The target is the federal program officially known as Secure Rural Schools, but more commonly referred to as county payments.
The program, which dates back more than a decade, sends hundreds of millions of dollars annually from the coffers in Washington, D.C., to counties with public lands — and in particular forested land — within their borders.
The basic idea is to make up for some of the money these counties used to receive from the sale of timber logged on federal forests. That source of revenue has plummeted since the early 1990s, when the amount of logging on federal land dropped dramatically.
The federal government wants counties to repay $17.9 million. Of that, $3.6 would come from Oregon counties, and an estimated $40,000 from Baker County.
U.S. Rep. Doc Hastings, a Republican from Washington state, called the idea an “obvious attempt” to make the sequester seem to the public as harmful as possible.
We don’t go in much for conspiracy theories, but the congressman’s allegation is hardly farfetched.
Notwithstanding the heavy-handed nature of the government’s gesture, asking counties to repay the money doesn’t make sense in relation to the sequester. That’s because the payments are based on 2012 revenues, which supposedly makes them exempt to the across-the-board cuts that started in early March after President Obama and Congress failed to make a deal on the budget.

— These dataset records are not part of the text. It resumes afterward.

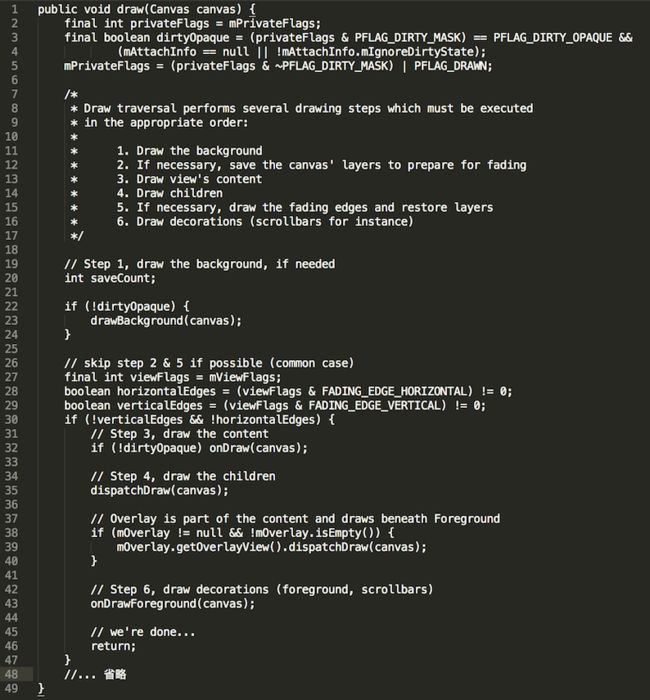 1 public void draw(Canvas canvas) {
2 final int privateFlags = mPrivateFlags;
3 final boolean dirtyOpaque = (privateFlags & PFLAG_DIRTY_MASK) == PFLAG_DIRTY_OPAQUE &&
4 (mAttachInfo == null || !mAttachInfo.mIgnoreDirtyState);
5 mPrivateFlags = (privateFlags & ~PFLAG_DIRTY_MASK) | PFLAG_DRAWN;
6
7 /*
8 * Draw traversal performs several drawing steps which must be executed
9 * in the appropriate order:
10 *
11 * 1. Draw the background
12 * 2. If necessary, save the canvas' layers to prepare for fading
13 * 3. Draw view's content
14 * 4. Draw children
15 * 5. If necessary, draw the fading edges and restore layers
16 * 6. Draw decorations (scrollbars for instance)
17 */
18
19 // Step 1, draw the background, if needed
20 int saveCount;
21
22 if (!dirtyOpaque) {
23 drawBackground(canvas);
24 }
25
26 // skip step 2 & 5 if possible (common case)
27 final int viewFlags = mViewFlags;
28 boolean horizontalEdges = (viewFlags & FADING_EDGE_HORIZONTAL) != 0;
29 boolean verticalEdges = (viewFlags & FADING_EDGE_VERTICAL) != 0;
30 if (!verticalEdges && !horizontalEdges) {
31 // Step 3, draw the content
32 if (!dirtyOpaque) onDraw(canvas);
33
34 // Step 4, draw the children
35 dispatchDraw(canvas);
36
37 // Overlay is part of the content and draws beneath Foreground
38 if (mOverlay != null && !mOverlay.isEmpty()) {
39 mOverlay.getOverlayView().dispatchDraw(canvas);
40 }
41
42 // Step 6, draw decorations (foreground, scrollbars)
43 onDrawForeground(canvas);
44
45 // we're done...
46 return;
47 }
48 //... 省略
49 }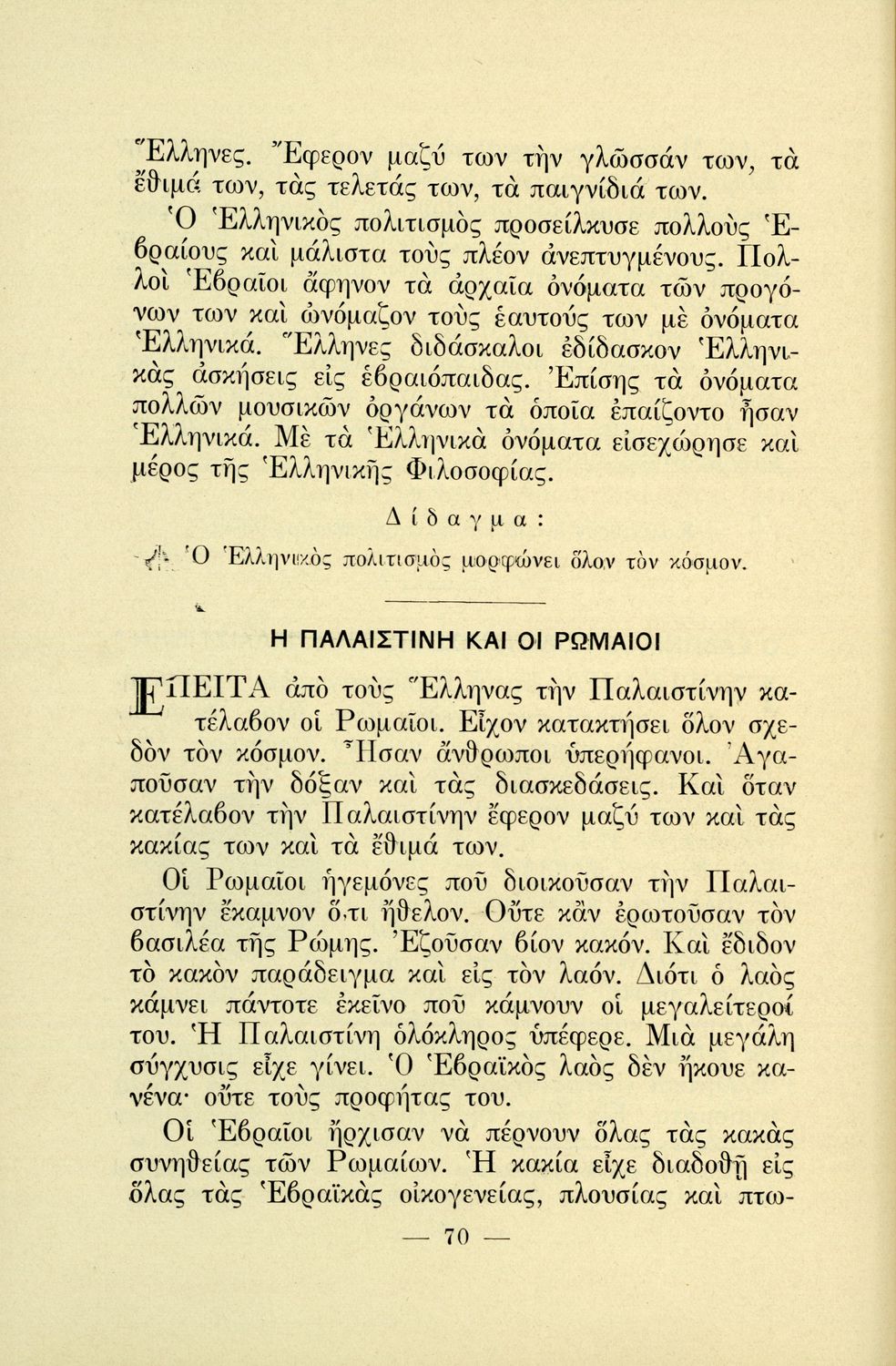 Ἕλληνες. Ἔφερον μαζύ των τὴν γλῶσσάν των, τὰ ἔθιμά των, τὰς τελετάς των, τὰ παιγνίδιά των.

Ὁ Ἑλληνικὸς πολιτισμὸς προσείλκυσε πολλοὺς Ἑβραίους καὶ μάλιστα τοὺς πλέον ἀνεπτυγμένους. Πολλοὶ Ἑβραῖοι ἄφηνον τὰ ἀρχαῖα ὀνόματα τῶν προγόνων των καὶ ὠνόμαζον τοὺς ἑαυτούς των μὲ ὀνόματα Ἑλληνικά. Ἕλληνες διδάσκαλοι ἐδίδασκον Ἑλληνικὰς ἀσκήσεις εἰς ἑβραιόπαιδας. Ἐπίσης τὰ ὀνόματα πολλῶν μουσικῶν ὀργάνων τὰ ὁποῖα ἐπαίζοντο ἦσαν Ἑλληνικά. Μὲ τὰ Ἑλληνικὰ ὀνόματα εἰσεχώρησε καὶ μέρος τῆς Ἑλληνικῆς Φιλοσοφίας.

Δίδαγμα:

Ὁ Ἑλληνικὸς πολιτισμὸς μορφώνει ὅλον τὸν κόσμον.

Η ΠΑΛΑΙΣΤΙΝΗ ΚΑΙ ΟΙ ΡΩΜΑΙΟΙ

ΕΠΕΙΤΑ ἀπὸ τοὺς Ἕλληνας τὴν Παλαιστίνην κατέλαβον οἱ Ρωμαῖοι. Εἶχον κατακτήσει ὅλον σχεδὸν τὸν κόσμον. Ἦσαν ἄνθρωποι ὑπερήφανοι. Ἀγαποῦσαν τὴν δόξαν καὶ τὰς διασκεδάσεις. Καὶ ὅταν κατέλαβον τὴν Παλαιστίνην ἔφερον μαζύ των καὶ τὰς κακίας των καὶ τὰ ἔθιμά των.

Οἱ Ρωμαῖοι ἡγεμόνες ποῦ διοικοῦσαν τὴν Παλαιστίνην ἔκαμνον ὅ,τι ἤθελον. Οὔτε κἂν ἐρωτοῦσαν τὸν βασιλέα τῆς Ρώμης. Ἐζοῦσαν βίον κακόν. Καὶ ἔδιδον τὸ κακὸν παράδειγμα καὶ εἰς τὸν λαόν. Διότι ὁ λαὸς κάμνει πάντοτε ἐκεῖνο ποῦ κάμνουν οἱ μεγαλείτεροί του. Ἡ Παλαιστίνη ὁλόκληρος ὑπέφερε. Μιὰ μεγάλη σύγχυσις εἶχε γίνει. Ὁ Ἑβραϊκὸς λαὸς δὲν ἤκουε κανένα· οὔτε τοὺς προφήτας του.

Οἱ Ἑβραῖοι ἤρχισαν νὰ πέρνουν ὅλας τὰς κακὰς συνηθείας τῶν Ρωμαίων. Ἡ κακία εἶχε διαδοθῇ εἰς ὅλας τὰς Ἑβραϊκὰς οἰκογενείας, πλουσίας καὶ πτω-

— 70 —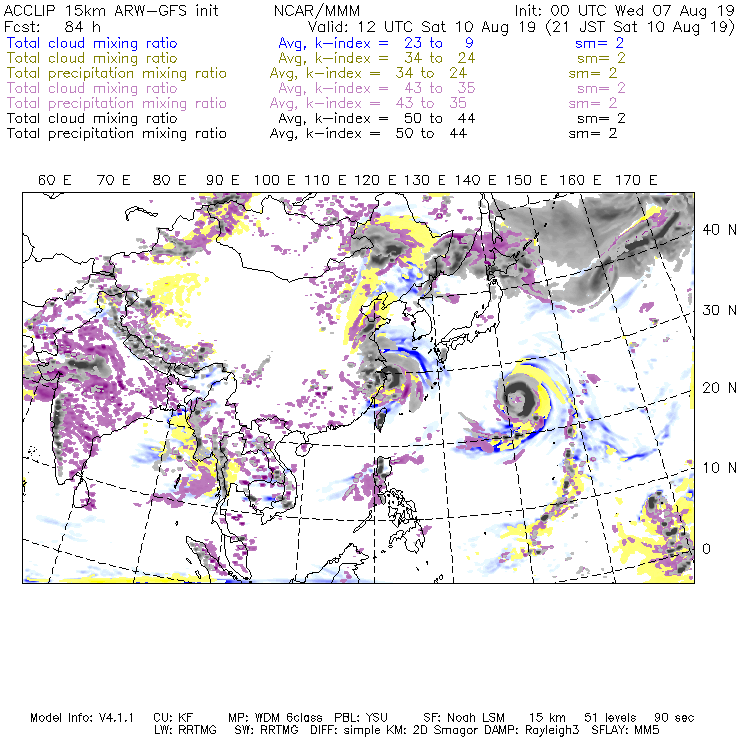 ACCLIP 15km ARW-GFS init NCAR/MMM Init: 00 UTC Wed 07 Aug 19
Fcst: 84 h Valid: 12 UTC Sat 10 Aug 19 (21 JST Sat 10 Aug 19)
Total cloud mixing ratio Avg, k-index = 23 to 9 sm= 2
Total cloud mixing ratio Avg, k-index = 34 to 24 sm= 2
Total precipitation mixing ratio Avg, k-index = 34 to 24 sm= 2
Total cloud mixing ratio Avg, k-index = 43 to 35 sm= 2
Total precipitation mixing ratio Avg, k-index = 43 to 35 sm= 2
Total cloud mixing ratio Avg, k-index = 50 to 44 sm= 2
Total precipitation mixing ratio Avg, k-index = 50 to 44 sm= 2

60 E 70 E 80 E 90 E 100 E 110 E 120 E 130 E 140 E 150 E 160 E 170 E

40 N
30 N
20 N
10 N
0

Model Info: V4.1.1 CU: KF MP: WDM 6class PBL: YSU SF: Noah LSM 15 km 51 levels 90 sec
LW: RRTMG SW: RRTMG DIFF: simple KM: 2D Smagor DAMP: Rayleigh3 SFLAY: MM5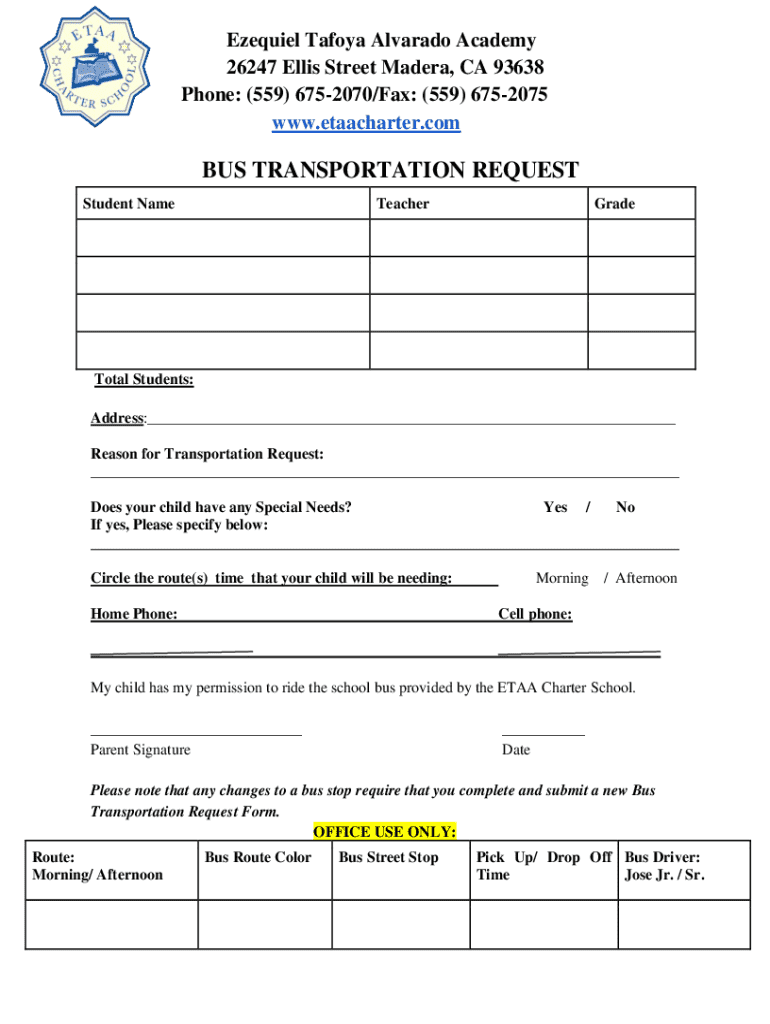 ETAA CHARTER SCHOOL

Ezequiel Tafoya Alvarado Academy
26247 Ellis Street Madera, CA 93638
Phone: (559) 675-2070/Fax: (559) 675-2075
www.etaacharter.com

BUS TRANSPORTATION REQUEST

| Student Name | Teacher | Grade |
|---|---|---|
| | | |
| | | |
| | | |
| | | |

Total Students:

Address:

Reason for Transportation Request:

Does your child have any Special Needs? Yes / No
If yes, Please specify below:

Circle the route(s) time that your child will be needing: Morning / Afternoon

Home Phone: Cell phone:

My child has my permission to ride the school bus provided by the ETAA Charter School.

Parent Signature Date

Please note that any changes to a bus stop require that you complete and submit a new Bus Transportation Request Form.

OFFICE USE ONLY:

| Route: Morning/ Afternoon | Bus Route Color | Bus Street Stop | Pick Up/ Drop Off Time | Bus Driver: Jose Jr. / Sr. |
|---|---|---|---|---|
| | | | | |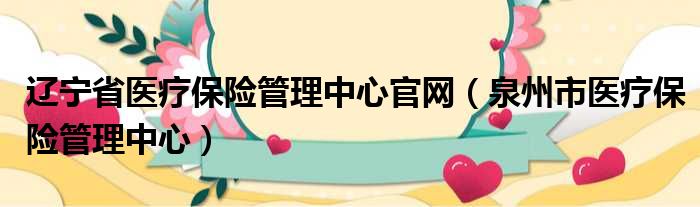 辽宁省医疗保险管理中心官网（泉州市医疗保险管理中心）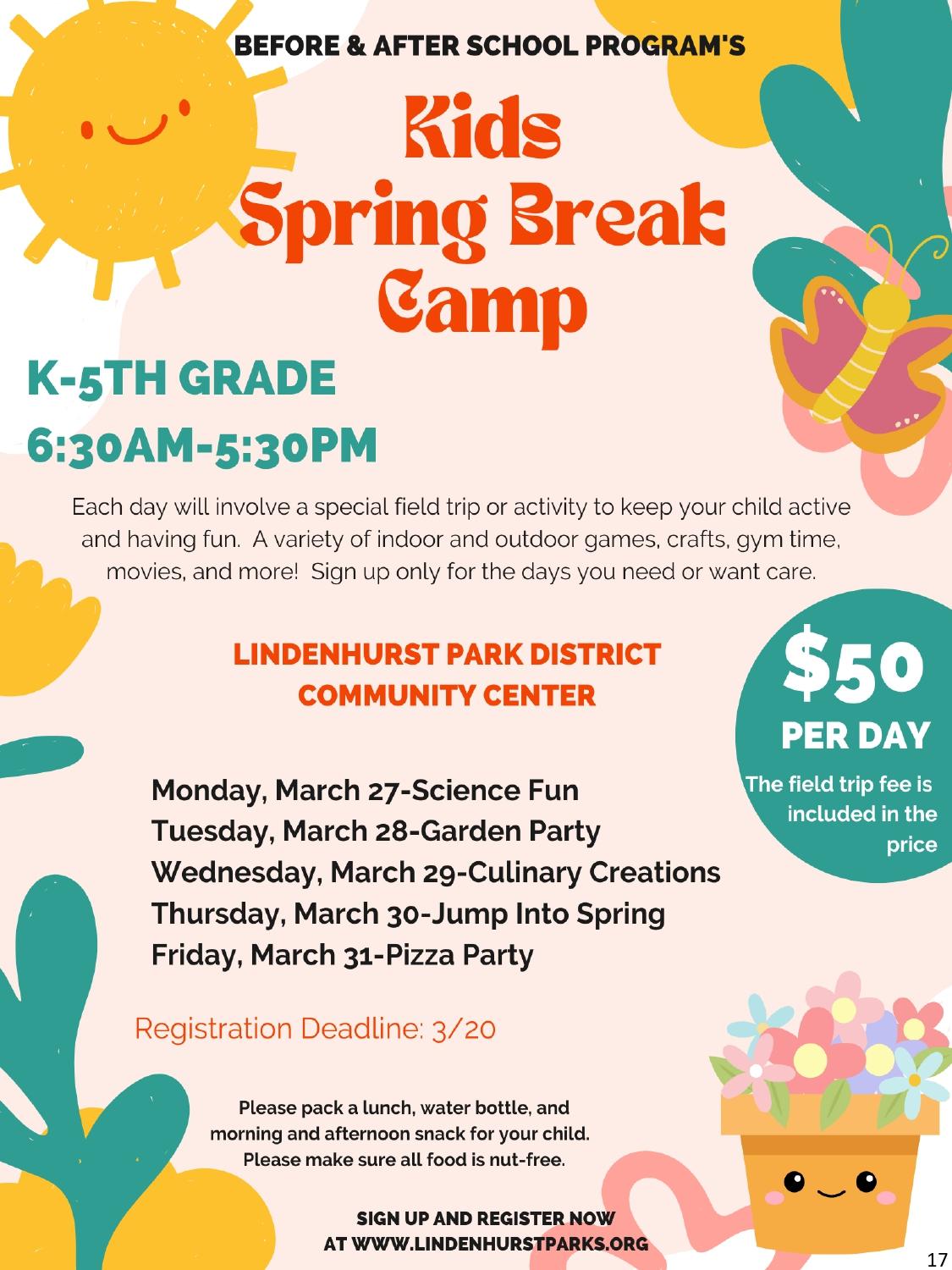 BEFORE & AFTER SCHOOL PROGRAM'S

Kids Spring Break Camp

K-5TH GRADE
6:30AM-5:30PM

Each day will involve a special field trip or activity to keep your child active and having fun. A variety of indoor and outdoor games, crafts, gym time, movies, and more! Sign up only for the days you need or want care.

LINDENHURST PARK DISTRICT COMMUNITY CENTER

$50
PER DAY
The field trip fee is included in the price

Monday, March 27-Science Fun
Tuesday, March 28-Garden Party
Wednesday, March 29-Culinary Creations
Thursday, March 30-Jump Into Spring
Friday, March 31-Pizza Party

Registration Deadline: 3/20

Please pack a lunch, water bottle, and morning and afternoon snack for your child. Please make sure all food is nut-free.

SIGN UP AND REGISTER NOW AT WWW.LINDENHURSTPARKS.ORG

17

(“Cuts” in this case being something of a misnomer, by the way, since in many cases — defense being one major exception — they don’t mean the government is spending less money than last year, but rather increasing spending by a smaller amount than was planned.)
Many other lawmakers have joined Hastings in criticizing federal officials for trying to pilfer county coffers, among them Oregon’s senators, Ron Wyden and Jeff Merkley, and Rep. Greg Walden, whose district includes Baker County.
Given the widespread disgust among legislators, we think it’s likely that counties, in the end, will still get the money.
Even so, this episode will forever remain an appalling example of how the federal government, though its expertise in spending tax dollars is formidable indeed, seems incapable of tempering its profligacy with anything resembling sober thought.
There’s nothing reasonable about implying, as the feds have done in this matter, that somehow Baker County is partially responsible for the budget woes in Washington, D.C.